WORK TO BE COMPLETED — Copy the data below verbatim, line for line, with no alterations.
** BEGIN INPUT DATA **
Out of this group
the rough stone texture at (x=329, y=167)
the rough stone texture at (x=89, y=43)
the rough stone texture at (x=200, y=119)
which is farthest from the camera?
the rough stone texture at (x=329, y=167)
** END INPUT DATA **
EXERCISE ANSWER —
Out of this group
the rough stone texture at (x=329, y=167)
the rough stone texture at (x=89, y=43)
the rough stone texture at (x=200, y=119)
which is farthest from the camera?
the rough stone texture at (x=329, y=167)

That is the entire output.